When I read this piece, I can feel my heart ache. I can still remember the excruciating pain that I felt. But before I begin, I want to clarify what I meant by “free and finally experience true happiness”. I wasn’t talking about the butterflies, rainbows and flowers kind of happiness. I wasn’t imagining the happiness that I’ve finally found 6 years later. I was imagining the freedom and happiness of no longer being on the Earth. I was envisioning that day that I finally gave in and ended my life.

This pains me. I cannot believe that I was so hopeless at age 17. I hadn’t went to prom yet, I hadn’t graduated from high school yet. I hadn’t… I hadn’t…. I hadn’t.

But, in my mind, I had experienced enough. I didn’t think that things would ever get better. I had been struggling with anxiety for four years. I had developed bulimia nervosa. I began to self-harm. I had lost a friend to suicide. I had severe depression – not yet recognized by the outside world. I gave up thinking about true happiness as I was consumed by sadness and pain. My brain saw a tragic ending to my story and with that, came the happiness that I was so desperately seeking.

This is where I want to touch on the topic of teenage depression. As many of you know, teenagers are very susceptible to suicide. Why? Well, the teenage brain is not fully developed. They lack the development of the prefrontal cortex and executive function. This means that they struggle with decision making, staying rational and seeing beyond the intense emotions that they feel.. This helps explain why teenagers are impulsive and ‘emotional’. Teenagers often view their situation as ‘the end of the world’ because in their brain, they cannot see things ever getting better. This is not to minimize what they are going through. Their feelings are valid, but their interpretations of the duration of sadness and pain is exaggerated.

The reason that I touch on this topic is because I lived this. I had tunnel vision. I thought that the pain that I was feeling would last for the rest of my life. And, I couldn’t live like that. I thought that I would have to end my life in order to feel happiness.

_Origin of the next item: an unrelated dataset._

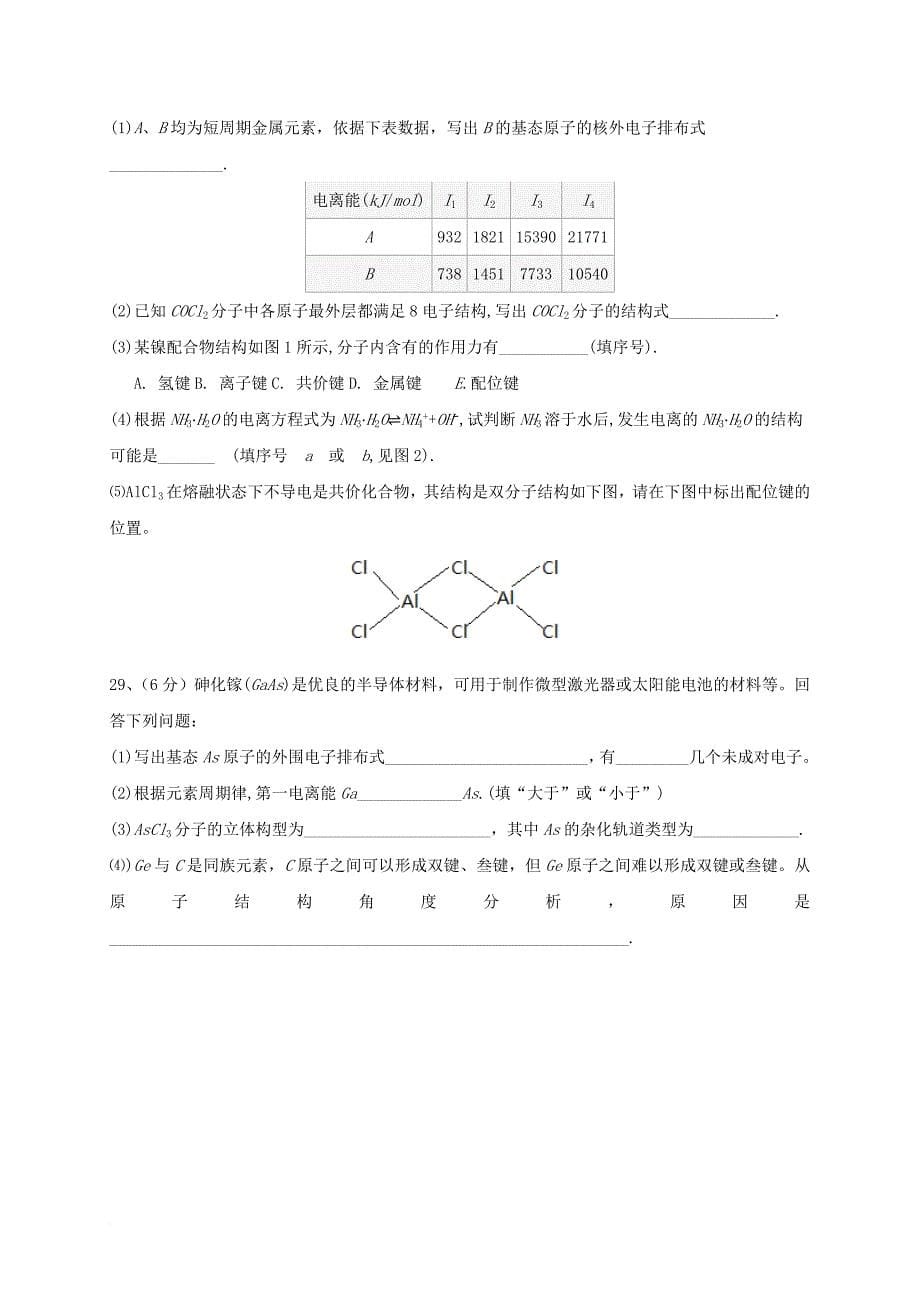 高二化学3月月考 试题_5_第5页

But, no. We may feel as though things will never getting better… that we will always be sad. We will never get better. We will never get over heartbreak. We will never live without a cloud of despair. But, that just isn’t true. We can overcome, and we can thrive.

For any of you who feel like you cannot continue on, please know that there is so much support and love out there for you. I’m not saying that things will be easy and that there is a quick fix, but recovery and happiness is possible. You do not have to suffer alone. You do not have to go through your hardship by yourself. Please reach out and ask for help.

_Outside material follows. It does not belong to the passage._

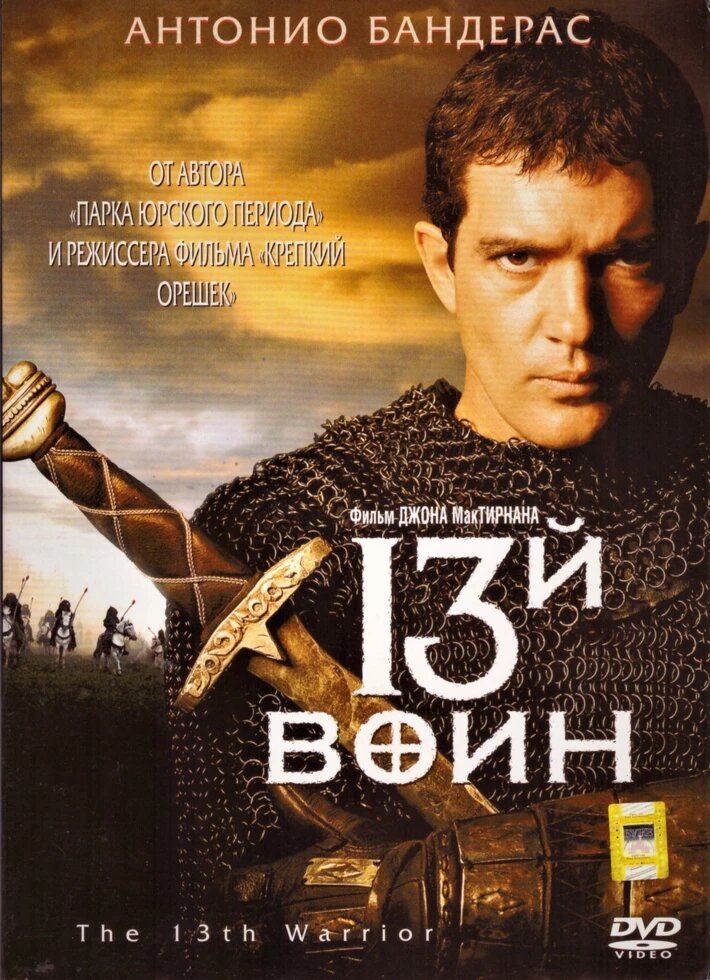 DVD-диск 13-й воїн (Джон Мактірнан) (США, 1999) від компанії Стродо - фото 1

If I hadn’t reached out, I would not be here today. I would not have found a job that I love. I would not have experienced graduating from University, going to Prom, smiling at my reflection in the mirror, etc. I would not have met my best friends. I would not have seen the true beauty in living. I would have missed out on so much. Things are not over for you. Things are just beginning.

Keep on shining,

Emily

Left picture: Living on the edge until I finally gave in to my urges. 2011.

Right picture: Recovering and learning to be in love with the life that I have created. 2017.